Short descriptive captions
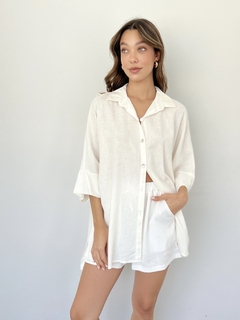 CAMISA VENEZIA (X4951) en internet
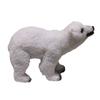 Bear Resin Arctic Garden Miniature With Cute Animal Design For Home Gifts Decor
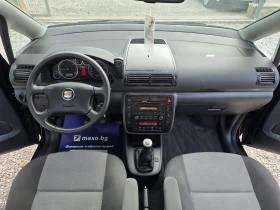 Seat Alhambra 2.0TDI 7  | Mobile.bg    10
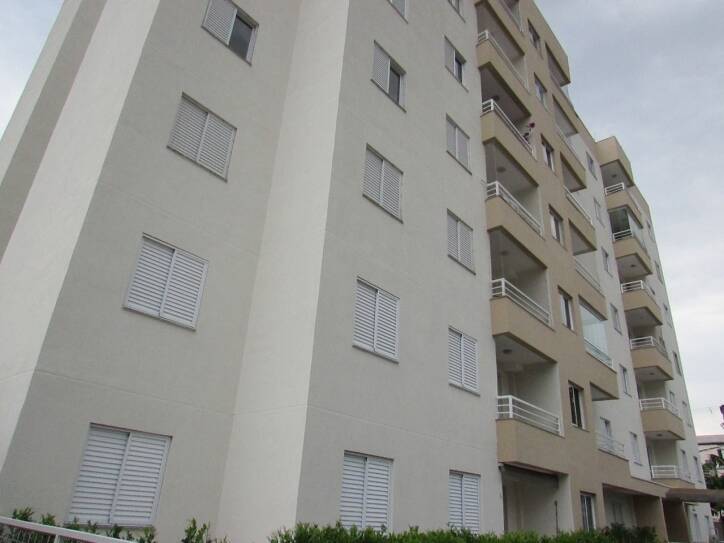 Apartamento - Venda
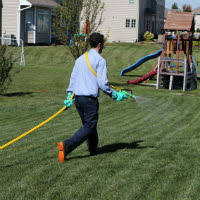 How to build your own putting green. Lawn Care Blog Spring Green Lawn Care Weed Control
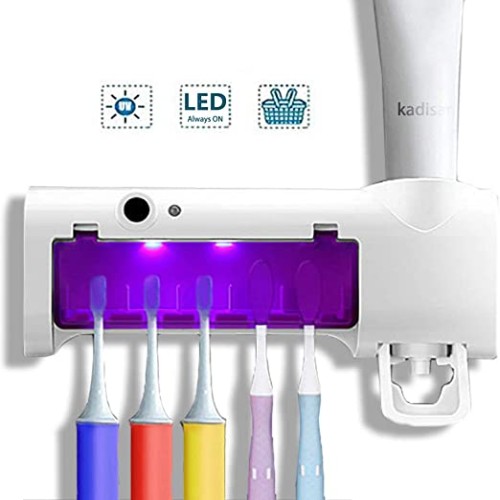 Multi function toothbrush sterilizer | Products | B Bazar | A Big Online Market Place and Reseller Platform in Bangladesh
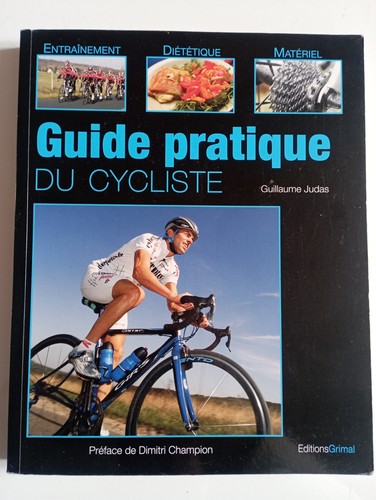 Guide pratique cycliste - du,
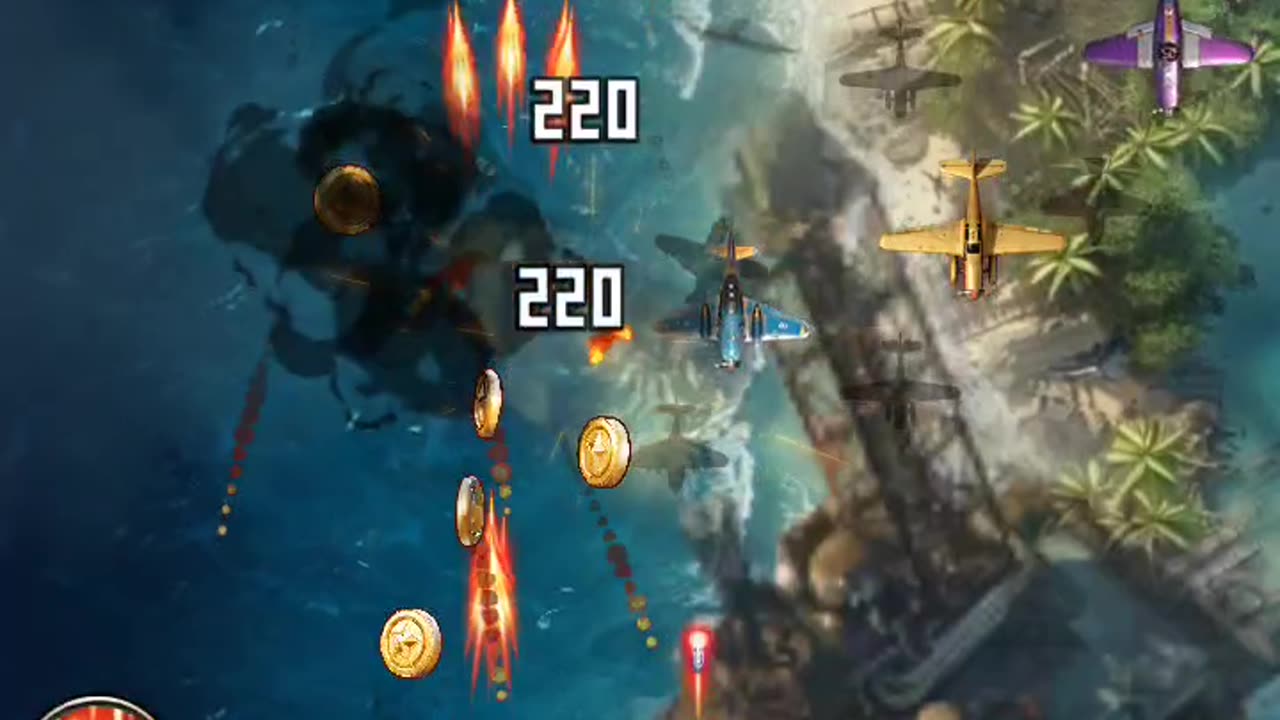 World war 7%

[ABOUT THIS EXERCISE]
Can you repeat every line of the listing above word for word, leaving the pictures out?

[TASK RESPONSE]
 CAMISA VENEZIA (X4951) en internet
 Bear Resin Arctic Garden Miniature With Cute Animal Design For Home Gifts Decor
 Seat Alhambra 2.0TDI 7  | Mobile.bg    10
 Apartamento - Venda
 How to build your own putting green. Lawn Care Blog Spring Green Lawn Care Weed Control
 Multi function toothbrush sterilizer | Products | B Bazar | A Big Online Market Place and Reseller Platform in Bangladesh
 Guide pratique cycliste - du,
 World war 7%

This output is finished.